За те несколько секунд, пока Оззи, очертя голову, несся к краю крыши, он перестал понимать себя. Он глядел на улицу внизу, но мысли у него путались, и он не мог определить, о чем вопрошает себя - я ли это назвал Биндера гадом? или: я ли это скачу по крыше? Однако вид улицы разрешил все сомнения: в каждом деле есть такой момент, когда вопрос - ты это или кто еще - приобретает чисто академический интерес. Вор рассовывает деньги по карманам и выпрыгивает из окна. Новобрачный снимает в гостинице номер на двоих. А парнишка на крыше видит, что внизу собралась толпа и, задрав головы, пялится на него, точно на свод нью-йоркского планетария. И тут-то и открывается, что это не кто иной, как ты.

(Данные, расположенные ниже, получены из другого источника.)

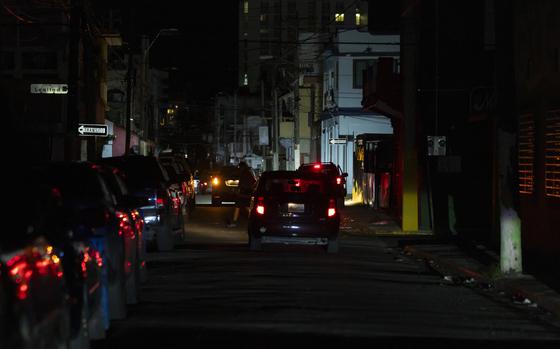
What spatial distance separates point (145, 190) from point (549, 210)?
7704 millimetres

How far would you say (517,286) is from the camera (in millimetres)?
14312

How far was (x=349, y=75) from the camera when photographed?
170ft

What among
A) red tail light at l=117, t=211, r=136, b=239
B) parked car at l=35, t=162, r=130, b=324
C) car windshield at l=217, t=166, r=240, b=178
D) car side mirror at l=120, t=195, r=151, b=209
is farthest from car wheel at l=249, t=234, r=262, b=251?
car windshield at l=217, t=166, r=240, b=178

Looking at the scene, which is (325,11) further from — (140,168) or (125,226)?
(125,226)

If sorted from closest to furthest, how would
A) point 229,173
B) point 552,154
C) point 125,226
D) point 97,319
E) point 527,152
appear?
point 97,319 < point 125,226 < point 552,154 < point 527,152 < point 229,173

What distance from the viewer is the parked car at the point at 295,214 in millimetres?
18844

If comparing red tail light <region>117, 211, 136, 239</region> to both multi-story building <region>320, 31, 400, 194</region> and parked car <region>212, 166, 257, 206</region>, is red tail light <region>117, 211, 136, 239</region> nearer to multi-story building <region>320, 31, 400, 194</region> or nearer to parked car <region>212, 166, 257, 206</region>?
parked car <region>212, 166, 257, 206</region>

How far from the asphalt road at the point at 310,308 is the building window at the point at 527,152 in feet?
10.6

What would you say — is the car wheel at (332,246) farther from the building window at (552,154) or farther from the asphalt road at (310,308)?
the building window at (552,154)

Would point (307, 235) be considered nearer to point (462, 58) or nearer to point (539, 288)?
point (539, 288)

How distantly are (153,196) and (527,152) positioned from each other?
7.82m

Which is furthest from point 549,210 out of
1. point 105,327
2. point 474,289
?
point 105,327

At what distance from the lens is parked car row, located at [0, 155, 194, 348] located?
17.0ft

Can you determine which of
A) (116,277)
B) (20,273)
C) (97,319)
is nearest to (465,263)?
(116,277)
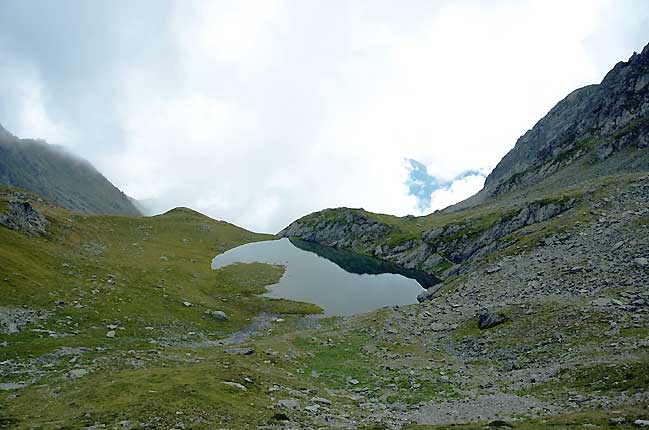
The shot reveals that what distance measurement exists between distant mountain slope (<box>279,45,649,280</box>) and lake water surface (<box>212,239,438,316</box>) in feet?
36.6

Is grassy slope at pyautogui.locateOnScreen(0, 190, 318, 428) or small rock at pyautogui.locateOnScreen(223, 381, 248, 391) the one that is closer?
grassy slope at pyautogui.locateOnScreen(0, 190, 318, 428)

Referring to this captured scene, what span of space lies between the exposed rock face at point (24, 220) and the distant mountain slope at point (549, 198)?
8290cm

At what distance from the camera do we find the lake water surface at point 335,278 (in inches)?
3393

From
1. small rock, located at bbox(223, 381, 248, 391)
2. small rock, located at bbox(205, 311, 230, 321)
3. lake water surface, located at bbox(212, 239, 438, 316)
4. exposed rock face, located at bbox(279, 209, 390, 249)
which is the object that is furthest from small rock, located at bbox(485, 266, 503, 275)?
exposed rock face, located at bbox(279, 209, 390, 249)

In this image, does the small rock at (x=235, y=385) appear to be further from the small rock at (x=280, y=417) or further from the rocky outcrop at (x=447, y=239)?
the rocky outcrop at (x=447, y=239)

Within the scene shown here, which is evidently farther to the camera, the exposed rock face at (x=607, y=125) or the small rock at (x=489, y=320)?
the exposed rock face at (x=607, y=125)

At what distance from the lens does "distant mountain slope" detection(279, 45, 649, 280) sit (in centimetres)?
8929

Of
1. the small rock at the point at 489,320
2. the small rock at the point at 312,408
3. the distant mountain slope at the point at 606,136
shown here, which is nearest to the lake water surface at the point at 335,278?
the small rock at the point at 489,320

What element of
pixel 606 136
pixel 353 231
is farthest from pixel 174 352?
pixel 606 136

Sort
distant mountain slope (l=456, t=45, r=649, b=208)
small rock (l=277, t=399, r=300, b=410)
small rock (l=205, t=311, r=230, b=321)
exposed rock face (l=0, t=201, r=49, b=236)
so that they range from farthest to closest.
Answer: distant mountain slope (l=456, t=45, r=649, b=208) → exposed rock face (l=0, t=201, r=49, b=236) → small rock (l=205, t=311, r=230, b=321) → small rock (l=277, t=399, r=300, b=410)

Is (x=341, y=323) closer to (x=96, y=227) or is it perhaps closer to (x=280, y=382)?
(x=280, y=382)

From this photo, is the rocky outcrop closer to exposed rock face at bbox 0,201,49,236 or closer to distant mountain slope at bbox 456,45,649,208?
distant mountain slope at bbox 456,45,649,208

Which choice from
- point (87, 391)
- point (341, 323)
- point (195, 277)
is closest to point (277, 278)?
point (195, 277)

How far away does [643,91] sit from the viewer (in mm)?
151000
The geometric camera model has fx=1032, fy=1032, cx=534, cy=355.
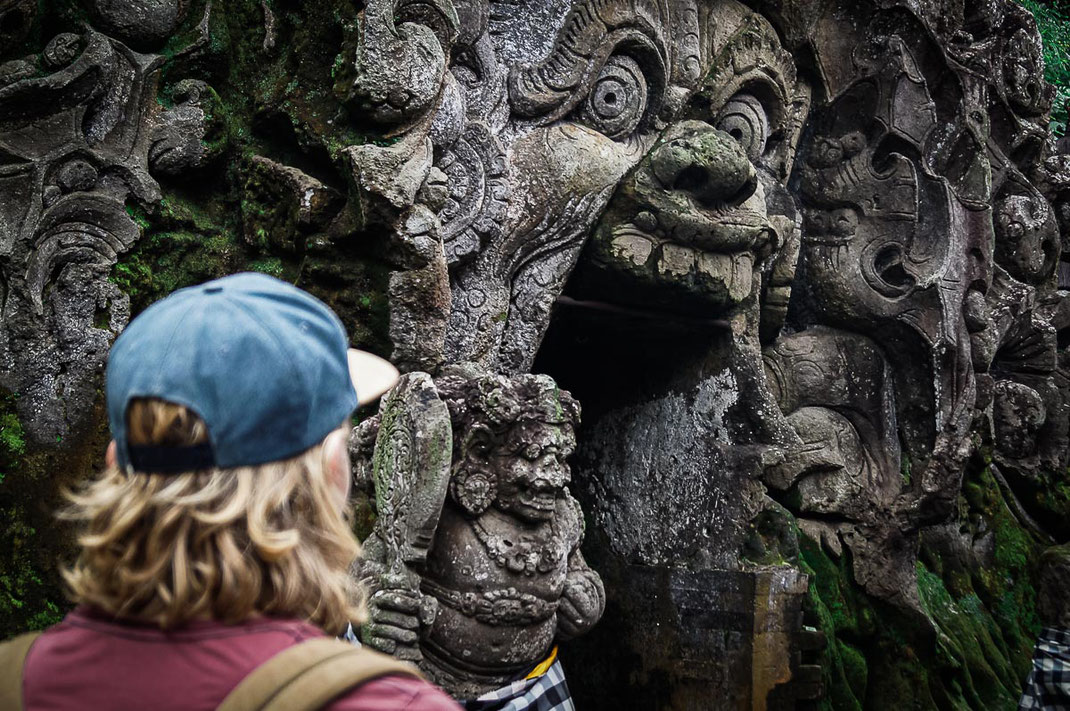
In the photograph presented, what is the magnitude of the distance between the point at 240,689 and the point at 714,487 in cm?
343

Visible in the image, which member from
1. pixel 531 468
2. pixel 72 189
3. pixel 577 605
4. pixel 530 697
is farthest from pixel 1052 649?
pixel 72 189

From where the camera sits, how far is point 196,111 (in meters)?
3.14

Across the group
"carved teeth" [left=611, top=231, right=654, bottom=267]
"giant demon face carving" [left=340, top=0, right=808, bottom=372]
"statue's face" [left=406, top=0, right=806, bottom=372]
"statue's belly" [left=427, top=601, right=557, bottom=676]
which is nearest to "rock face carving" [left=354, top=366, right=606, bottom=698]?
"statue's belly" [left=427, top=601, right=557, bottom=676]

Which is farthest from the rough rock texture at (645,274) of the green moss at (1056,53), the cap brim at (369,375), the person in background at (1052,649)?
the green moss at (1056,53)

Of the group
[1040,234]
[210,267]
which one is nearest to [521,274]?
[210,267]

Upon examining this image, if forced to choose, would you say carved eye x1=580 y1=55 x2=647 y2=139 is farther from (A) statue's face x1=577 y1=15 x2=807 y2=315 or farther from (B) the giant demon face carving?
(A) statue's face x1=577 y1=15 x2=807 y2=315

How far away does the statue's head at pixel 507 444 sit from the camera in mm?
2543

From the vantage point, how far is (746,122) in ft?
13.8

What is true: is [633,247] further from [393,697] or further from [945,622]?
[393,697]

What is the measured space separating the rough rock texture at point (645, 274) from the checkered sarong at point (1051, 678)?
0.89m

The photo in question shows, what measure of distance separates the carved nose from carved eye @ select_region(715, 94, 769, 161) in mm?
520

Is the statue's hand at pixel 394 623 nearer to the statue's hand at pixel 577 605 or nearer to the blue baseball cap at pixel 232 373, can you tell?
the statue's hand at pixel 577 605

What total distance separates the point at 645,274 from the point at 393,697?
289 cm

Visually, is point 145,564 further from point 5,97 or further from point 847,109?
point 847,109
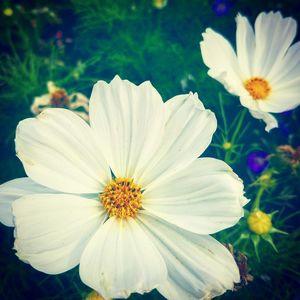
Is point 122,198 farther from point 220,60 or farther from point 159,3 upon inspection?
point 159,3

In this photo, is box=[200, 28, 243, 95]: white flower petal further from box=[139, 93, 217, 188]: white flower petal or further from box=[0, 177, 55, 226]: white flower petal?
box=[0, 177, 55, 226]: white flower petal

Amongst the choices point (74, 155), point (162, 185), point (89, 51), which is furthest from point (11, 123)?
point (162, 185)

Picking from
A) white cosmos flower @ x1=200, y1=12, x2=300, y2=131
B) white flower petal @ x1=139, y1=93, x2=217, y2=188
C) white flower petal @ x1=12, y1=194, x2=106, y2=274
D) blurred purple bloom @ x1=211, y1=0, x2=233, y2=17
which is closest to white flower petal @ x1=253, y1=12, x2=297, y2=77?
white cosmos flower @ x1=200, y1=12, x2=300, y2=131

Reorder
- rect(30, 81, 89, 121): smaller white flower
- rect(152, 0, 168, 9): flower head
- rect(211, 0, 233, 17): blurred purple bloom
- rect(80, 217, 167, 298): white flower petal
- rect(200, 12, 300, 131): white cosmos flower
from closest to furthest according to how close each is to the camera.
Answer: rect(80, 217, 167, 298): white flower petal → rect(200, 12, 300, 131): white cosmos flower → rect(30, 81, 89, 121): smaller white flower → rect(211, 0, 233, 17): blurred purple bloom → rect(152, 0, 168, 9): flower head

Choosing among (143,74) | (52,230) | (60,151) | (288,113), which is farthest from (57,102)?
(288,113)

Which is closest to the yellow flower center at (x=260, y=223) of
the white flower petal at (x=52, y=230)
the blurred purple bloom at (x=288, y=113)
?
the white flower petal at (x=52, y=230)

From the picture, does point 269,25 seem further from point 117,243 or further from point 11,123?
point 11,123

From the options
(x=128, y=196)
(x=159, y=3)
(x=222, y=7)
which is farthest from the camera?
(x=159, y=3)
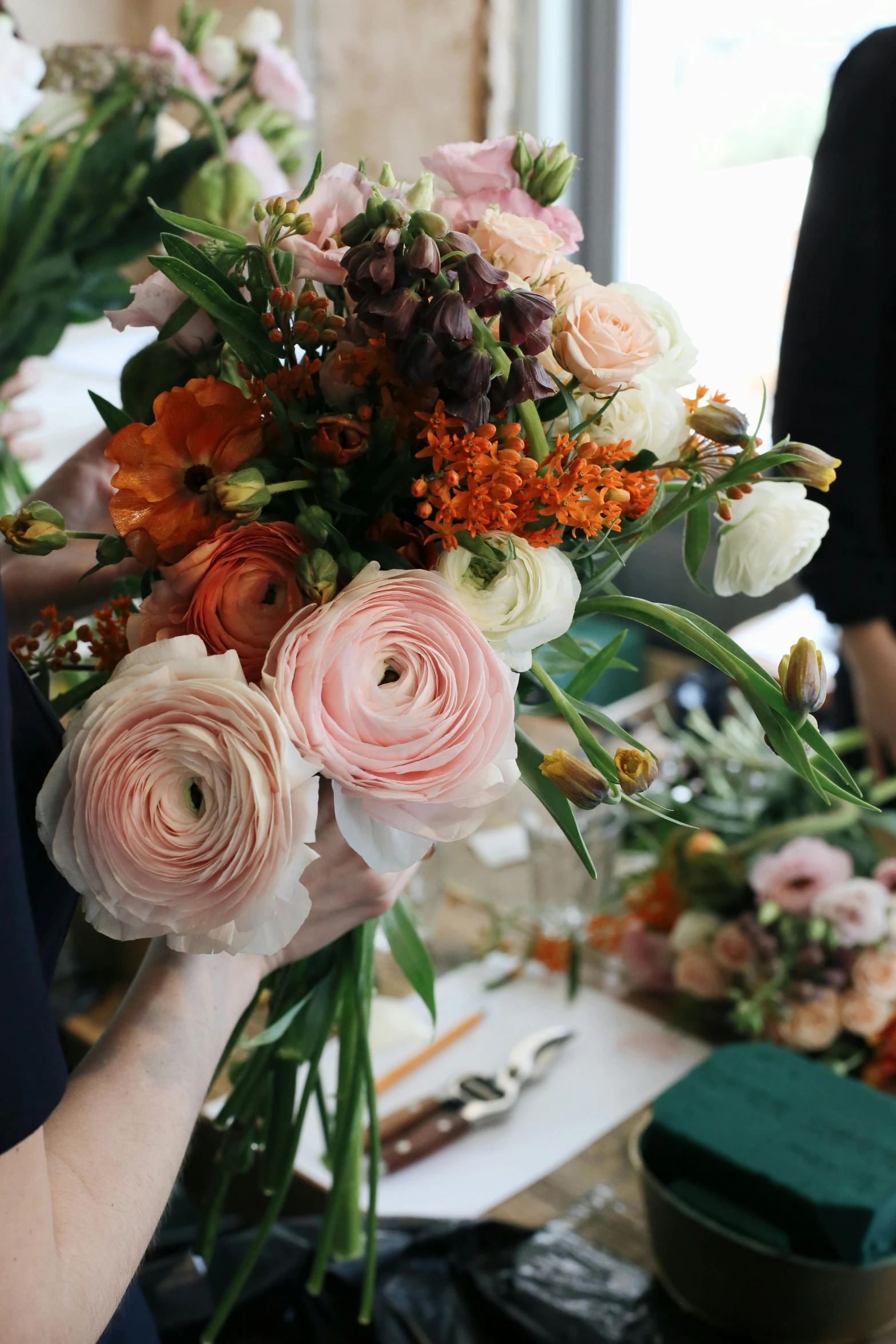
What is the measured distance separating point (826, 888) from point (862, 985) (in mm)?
89

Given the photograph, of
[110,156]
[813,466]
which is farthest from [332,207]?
[110,156]

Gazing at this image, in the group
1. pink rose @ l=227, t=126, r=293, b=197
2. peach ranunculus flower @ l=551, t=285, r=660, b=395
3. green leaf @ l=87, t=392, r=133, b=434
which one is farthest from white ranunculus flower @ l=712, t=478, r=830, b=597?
pink rose @ l=227, t=126, r=293, b=197

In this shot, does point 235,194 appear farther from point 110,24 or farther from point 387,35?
point 110,24

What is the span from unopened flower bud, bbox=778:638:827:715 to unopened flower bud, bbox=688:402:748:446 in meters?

- Оскар! Оскар Фридман! - раздался голос из людской гущи - будь он зримым, он походил бы на письмена на скрижалях. - Оскар Фридман, слезь с крыши! Немедленно! - Раввин Биндер простер длань горе, грозно наставил перст на Оззи. Ни дать ни взять диктатор, но диктатору этому - по нему было видно - только что плюнул в глаза лакей.
Оззи ничего не ответил. Не задержав взгляд на раввине Биндере, он принялся складывать картину мира внизу: разбирал, где стоят, где не стоят люди, где друзья, где недруги, где участники, где зеваки. Его друзья нестройными звездообразными группками сгрудились вокруг раввина Биндера - он все еще простирал длань горе. Центром звезды, концы которой завершали не ангелы, а пять подростков, был Итци. Что за картину являл собой мир - эти звезды внизу, раввин Биндер внизу… Оззи - только что он и телом-то своим не владел - вдруг открылся смысл слова "власть": открылся Покой, открылась своя Сила.
- Оскар Фридман, спускайся, считаю до трех!
Мало кто из диктаторов соглашался ждать до трех, пока подданные выполнят его приказ, но, как водится, раввин Биндер диктатором был лишь с виду.
- Оскар, ты спустишься?
Оззи согласно кивнул, хотя не имел намерения нигде - ни в подлунном мире, ни в поднебесье, куда он вознесся, - подчиниться раввину Биндеру, досчитай тот хоть до миллиона.
- Ладно, - сказал раввин Биндер. Провел рукой по черной шевелюре, не хуже, чем у Самсона, словно такой жест предписывался ритуалом, а без него счет нельзя и начинать. Другой рукой начертал в воздухе круг и сказал:
- Раз!
Гром не грянул, гроза не разразилась. Напротив, тут-то, словно только такого сигнала она и ждала, на крыльце синагоги появилась персона уж ни в коей мере не грозная. Яаков Блотник не так вышел, как высунулся из двери в надвигающиеся сумерки. Держась за дверную ручку, он возвел глаза на крышу:
- Ой!
В его стариковскую голову если что и взбредало, то крайне медленно, точно на костылях, и, хотя он не мог представить, зачем парень залез на крышу, он знал, что это нехорошо, то есть, нехорошо для евреев. Яаков Блотник все, что ни происходило в мире, оценивал просто: хорошо или нехорошо это для евреев.